The CDC has joined a nationwide effort to continuously provide aid to local dairy farmers in any way possible. Working closely with the National Farmers Union and dairy farm organizations from across the country, the CDC encourages lawmakers to respond to the needs of local farmers.     

California dairy producers are paid some of the lowest mailbox prices — the actual price dairy operators receive for their milk — in the country and have been hit hard by the drop in milk prices that began in December 2014.

According to the California Department of Food and Agriculture, the average cost of production in California totaled $18.44 per hundredweight (cwt) in the first quarter of 2016 while the mailbox price or net price paid to dairy farmers totaled $13.61 per cwt in March 2016.

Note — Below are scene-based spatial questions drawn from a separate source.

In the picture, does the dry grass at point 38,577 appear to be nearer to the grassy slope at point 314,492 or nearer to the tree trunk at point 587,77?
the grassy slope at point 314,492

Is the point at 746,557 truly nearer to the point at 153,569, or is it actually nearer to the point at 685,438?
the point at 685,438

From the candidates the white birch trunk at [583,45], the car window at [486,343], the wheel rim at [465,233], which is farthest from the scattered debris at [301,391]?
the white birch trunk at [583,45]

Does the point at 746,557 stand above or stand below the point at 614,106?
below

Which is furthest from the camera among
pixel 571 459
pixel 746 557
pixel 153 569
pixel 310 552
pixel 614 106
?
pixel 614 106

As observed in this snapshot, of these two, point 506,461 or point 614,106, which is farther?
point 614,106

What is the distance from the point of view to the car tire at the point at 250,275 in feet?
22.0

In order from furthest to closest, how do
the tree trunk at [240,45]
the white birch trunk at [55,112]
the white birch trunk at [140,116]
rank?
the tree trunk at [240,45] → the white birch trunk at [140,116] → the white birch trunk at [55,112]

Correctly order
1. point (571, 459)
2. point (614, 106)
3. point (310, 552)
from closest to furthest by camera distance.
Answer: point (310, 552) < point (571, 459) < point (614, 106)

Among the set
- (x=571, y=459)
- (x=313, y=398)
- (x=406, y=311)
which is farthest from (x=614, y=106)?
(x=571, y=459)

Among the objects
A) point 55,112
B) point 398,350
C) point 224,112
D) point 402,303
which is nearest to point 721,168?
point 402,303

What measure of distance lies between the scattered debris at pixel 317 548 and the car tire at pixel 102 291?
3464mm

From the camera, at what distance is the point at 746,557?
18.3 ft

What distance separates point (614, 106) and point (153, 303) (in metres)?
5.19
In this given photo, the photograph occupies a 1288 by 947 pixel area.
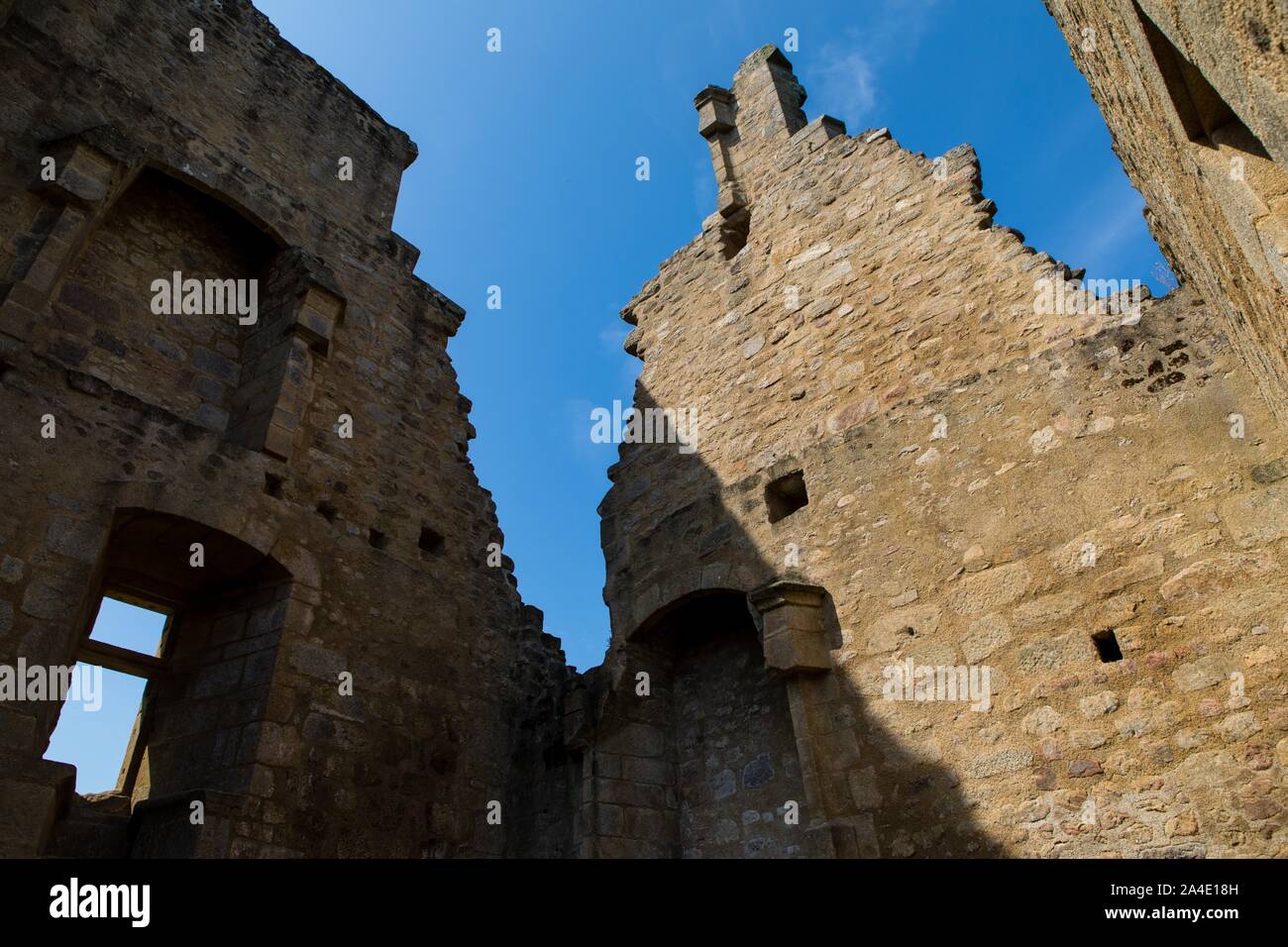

“We’re looking for direct support to dairy farmers to address mounting losses that have been happening for many months,” said McBride. “Continuing to urge any and all resources be used to provide relief is the key here.”

This difference in cost and sale price has slowly begun to cripple the dairy industry, forcing many to close up shop.

The dairy industry in California accounts for $25 billion in annual sales as well as 189,000 jobs. Stanislaus County alone produced more than $950 million worth of milk in 2014.

“When these dairy producers go out of business it has a massive effect on the rest of California’s economy, with some sort of relief it can help sustain the industry,” said McBride. “The more dairy farmers can reach out to lawmakers to let them know firsthand how serious the need for relief is.”